顾及两位长辈可能怕狗,祁夏璟贴心地在半米外的位置停下,温柔地拍拍罐头脑袋,轻声让他贴着自己乖乖站好。
往日看上级都只懒懒掀起眼皮的男人,此时弯着眉,笑容真诚谦逊,视线在满当当的后备箱扫过,眼底笑容更深。
“这里没有电梯,几位搬行李大概不太方便,”祁夏璟风度翩翩的提出帮助,眼神始终望着周红艳,
“不冒犯的话,我可以帮忙。”
在场除了两个纤瘦的年轻女人,就只剩下年长的夫妻俩;无论从哪个角度看,让成年男性来搬行李,确实是最省时高效的方案。

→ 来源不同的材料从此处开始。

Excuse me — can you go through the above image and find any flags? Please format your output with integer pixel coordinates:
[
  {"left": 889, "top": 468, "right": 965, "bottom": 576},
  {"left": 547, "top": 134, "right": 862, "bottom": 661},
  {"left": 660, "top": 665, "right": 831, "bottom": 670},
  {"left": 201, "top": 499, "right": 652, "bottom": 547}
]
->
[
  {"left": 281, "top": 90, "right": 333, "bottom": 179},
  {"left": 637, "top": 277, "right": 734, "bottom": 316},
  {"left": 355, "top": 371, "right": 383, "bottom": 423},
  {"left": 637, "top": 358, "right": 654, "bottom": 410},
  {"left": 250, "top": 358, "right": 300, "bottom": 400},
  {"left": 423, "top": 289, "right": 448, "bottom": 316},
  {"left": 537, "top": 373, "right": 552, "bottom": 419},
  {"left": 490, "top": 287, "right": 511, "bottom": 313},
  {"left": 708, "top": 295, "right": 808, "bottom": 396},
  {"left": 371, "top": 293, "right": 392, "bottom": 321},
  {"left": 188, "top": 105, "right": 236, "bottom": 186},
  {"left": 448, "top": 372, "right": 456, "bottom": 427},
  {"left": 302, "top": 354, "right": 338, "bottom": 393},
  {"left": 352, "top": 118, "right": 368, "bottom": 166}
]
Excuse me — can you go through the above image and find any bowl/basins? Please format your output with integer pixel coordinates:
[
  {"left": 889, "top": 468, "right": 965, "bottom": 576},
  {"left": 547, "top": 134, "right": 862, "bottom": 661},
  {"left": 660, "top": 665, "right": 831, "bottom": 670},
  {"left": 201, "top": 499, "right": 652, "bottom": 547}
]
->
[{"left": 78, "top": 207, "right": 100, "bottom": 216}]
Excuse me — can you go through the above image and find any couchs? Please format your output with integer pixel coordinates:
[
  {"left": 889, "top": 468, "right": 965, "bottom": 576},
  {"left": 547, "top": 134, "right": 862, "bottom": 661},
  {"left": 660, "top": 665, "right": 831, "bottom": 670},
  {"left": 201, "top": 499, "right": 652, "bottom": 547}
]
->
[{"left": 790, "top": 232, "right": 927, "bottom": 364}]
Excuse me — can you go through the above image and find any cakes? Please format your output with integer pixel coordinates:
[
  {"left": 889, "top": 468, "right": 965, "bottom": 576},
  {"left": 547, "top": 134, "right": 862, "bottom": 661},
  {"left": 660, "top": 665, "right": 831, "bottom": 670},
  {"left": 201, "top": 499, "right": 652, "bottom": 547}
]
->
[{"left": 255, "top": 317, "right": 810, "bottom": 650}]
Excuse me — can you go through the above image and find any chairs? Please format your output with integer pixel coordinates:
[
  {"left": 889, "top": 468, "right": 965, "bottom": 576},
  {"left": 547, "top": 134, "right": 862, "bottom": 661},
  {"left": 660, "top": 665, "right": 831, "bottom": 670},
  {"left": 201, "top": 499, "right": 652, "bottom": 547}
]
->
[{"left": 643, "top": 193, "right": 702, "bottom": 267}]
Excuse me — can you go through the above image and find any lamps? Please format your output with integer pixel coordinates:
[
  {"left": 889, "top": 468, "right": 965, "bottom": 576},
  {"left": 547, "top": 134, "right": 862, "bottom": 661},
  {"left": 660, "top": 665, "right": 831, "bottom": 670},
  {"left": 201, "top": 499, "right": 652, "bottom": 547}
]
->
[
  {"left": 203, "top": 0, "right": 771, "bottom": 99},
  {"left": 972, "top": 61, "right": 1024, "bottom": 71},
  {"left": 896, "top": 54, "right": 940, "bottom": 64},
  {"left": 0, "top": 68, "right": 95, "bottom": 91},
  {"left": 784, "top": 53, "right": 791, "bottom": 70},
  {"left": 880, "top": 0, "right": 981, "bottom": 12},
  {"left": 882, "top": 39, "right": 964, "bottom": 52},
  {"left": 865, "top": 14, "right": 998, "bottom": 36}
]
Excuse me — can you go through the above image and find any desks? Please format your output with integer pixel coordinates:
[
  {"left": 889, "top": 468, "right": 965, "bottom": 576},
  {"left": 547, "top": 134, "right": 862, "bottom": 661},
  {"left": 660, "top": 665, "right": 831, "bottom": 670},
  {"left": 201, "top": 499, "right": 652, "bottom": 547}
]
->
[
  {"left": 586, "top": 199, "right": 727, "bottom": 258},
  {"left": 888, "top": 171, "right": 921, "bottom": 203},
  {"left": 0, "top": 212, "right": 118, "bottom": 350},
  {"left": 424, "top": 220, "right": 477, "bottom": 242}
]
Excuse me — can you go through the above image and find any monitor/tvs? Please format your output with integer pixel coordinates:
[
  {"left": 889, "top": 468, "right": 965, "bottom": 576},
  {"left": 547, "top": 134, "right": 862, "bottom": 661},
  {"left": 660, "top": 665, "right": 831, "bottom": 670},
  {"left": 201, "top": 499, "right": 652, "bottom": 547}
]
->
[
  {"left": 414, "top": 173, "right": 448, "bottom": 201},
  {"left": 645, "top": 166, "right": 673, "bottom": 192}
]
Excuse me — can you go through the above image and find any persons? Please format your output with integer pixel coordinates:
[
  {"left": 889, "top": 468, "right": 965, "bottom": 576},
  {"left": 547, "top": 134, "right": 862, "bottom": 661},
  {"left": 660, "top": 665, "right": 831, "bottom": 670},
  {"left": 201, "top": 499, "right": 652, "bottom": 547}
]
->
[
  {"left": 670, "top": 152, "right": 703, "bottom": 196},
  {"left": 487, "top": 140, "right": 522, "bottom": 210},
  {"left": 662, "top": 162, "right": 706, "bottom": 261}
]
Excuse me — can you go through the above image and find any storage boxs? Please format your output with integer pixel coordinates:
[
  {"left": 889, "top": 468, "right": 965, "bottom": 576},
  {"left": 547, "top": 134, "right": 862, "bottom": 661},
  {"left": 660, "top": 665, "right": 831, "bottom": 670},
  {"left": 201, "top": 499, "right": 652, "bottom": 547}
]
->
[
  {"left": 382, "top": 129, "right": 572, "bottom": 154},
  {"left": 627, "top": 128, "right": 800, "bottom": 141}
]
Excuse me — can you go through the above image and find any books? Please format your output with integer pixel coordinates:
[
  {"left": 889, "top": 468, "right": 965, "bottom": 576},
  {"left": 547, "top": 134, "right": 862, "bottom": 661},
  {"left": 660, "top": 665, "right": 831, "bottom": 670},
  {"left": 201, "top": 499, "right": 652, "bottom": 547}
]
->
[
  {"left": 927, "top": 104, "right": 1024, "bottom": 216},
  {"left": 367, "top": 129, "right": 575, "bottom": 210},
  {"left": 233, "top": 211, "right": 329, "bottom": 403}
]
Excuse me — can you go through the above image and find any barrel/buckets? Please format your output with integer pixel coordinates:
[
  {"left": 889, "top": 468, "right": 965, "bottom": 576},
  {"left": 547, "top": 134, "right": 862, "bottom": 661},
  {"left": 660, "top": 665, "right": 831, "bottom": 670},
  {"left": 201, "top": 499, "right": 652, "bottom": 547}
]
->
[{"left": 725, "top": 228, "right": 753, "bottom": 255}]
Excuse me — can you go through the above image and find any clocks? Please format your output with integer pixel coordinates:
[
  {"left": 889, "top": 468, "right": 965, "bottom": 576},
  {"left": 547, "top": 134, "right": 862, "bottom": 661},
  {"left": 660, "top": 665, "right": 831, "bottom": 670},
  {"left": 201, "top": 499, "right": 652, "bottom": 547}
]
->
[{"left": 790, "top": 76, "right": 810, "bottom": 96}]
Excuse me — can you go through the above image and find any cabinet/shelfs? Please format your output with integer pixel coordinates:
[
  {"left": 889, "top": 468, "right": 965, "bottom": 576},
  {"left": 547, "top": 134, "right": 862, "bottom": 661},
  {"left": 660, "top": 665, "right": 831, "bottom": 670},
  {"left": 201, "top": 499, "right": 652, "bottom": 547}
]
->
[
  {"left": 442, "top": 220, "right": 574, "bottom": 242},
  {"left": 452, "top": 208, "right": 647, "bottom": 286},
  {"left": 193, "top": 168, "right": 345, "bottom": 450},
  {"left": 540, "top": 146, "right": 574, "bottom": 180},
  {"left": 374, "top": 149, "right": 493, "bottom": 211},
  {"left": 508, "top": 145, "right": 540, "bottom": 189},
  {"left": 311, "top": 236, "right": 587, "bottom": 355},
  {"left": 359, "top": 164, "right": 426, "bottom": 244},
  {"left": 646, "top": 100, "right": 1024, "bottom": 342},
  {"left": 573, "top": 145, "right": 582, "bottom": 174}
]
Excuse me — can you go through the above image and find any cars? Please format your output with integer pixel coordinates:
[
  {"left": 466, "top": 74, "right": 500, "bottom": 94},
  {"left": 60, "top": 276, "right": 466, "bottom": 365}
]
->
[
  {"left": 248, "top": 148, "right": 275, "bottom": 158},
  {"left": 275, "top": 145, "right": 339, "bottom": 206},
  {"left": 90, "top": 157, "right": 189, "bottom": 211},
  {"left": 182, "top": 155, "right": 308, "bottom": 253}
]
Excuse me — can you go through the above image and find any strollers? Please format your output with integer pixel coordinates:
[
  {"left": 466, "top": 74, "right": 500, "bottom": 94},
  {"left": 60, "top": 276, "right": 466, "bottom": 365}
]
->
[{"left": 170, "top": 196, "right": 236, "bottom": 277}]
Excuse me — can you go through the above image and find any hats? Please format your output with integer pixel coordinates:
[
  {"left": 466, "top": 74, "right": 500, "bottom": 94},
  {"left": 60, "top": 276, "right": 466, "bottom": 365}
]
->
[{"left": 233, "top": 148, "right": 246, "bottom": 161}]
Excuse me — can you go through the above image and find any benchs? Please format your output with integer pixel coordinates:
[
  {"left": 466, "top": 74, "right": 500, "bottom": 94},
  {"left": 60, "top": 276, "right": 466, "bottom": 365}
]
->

黎冬见祁夏璟身份暂时没有被戳破的迹象,正要出声拒绝,就听周红艳迟疑道:“会不会太麻烦你了。”
“举手之劳而已,只是要麻烦黎医生先帮我牵狗。”
祁夏璟怎么会听不出半推半句的真实含义,将罐头的牵绳顺势交给黎冬,末了还不忘装模作样地问她:“黎医生家是在几楼?”
“。。。。。四楼。”
“好,那麻烦叔叔阿姨给我带路。”
不算宽敞的楼道内,夫妻俩走在最前面,时不时关切地回头看向祁夏璟,再往后是黎冬,沈初蔓则在楼下看东西。
初次见面就让人提行李,周红艳心里过意不去,上趟四楼的过程中,道谢说了四五次。
“阿姨不用客气,我刚吃完饭出门锻炼,现在正好当成锻炼身体。”
整晚都过分健谈的祁夏璟和平日判若两人,自动无视黎冬频频投来的目光,微笑着开启话题:“叔叔阿姨这次来,是要多陪陪黎医生吗?”
“没,孩子她爸这两天心脏不舒服,”周红艳对面前乐于助人的帅小伙很有好感,再加之是黎冬同事,心里早没戒备,“我们就来看看病,顺便再做个全身检查。”
“心内吗?”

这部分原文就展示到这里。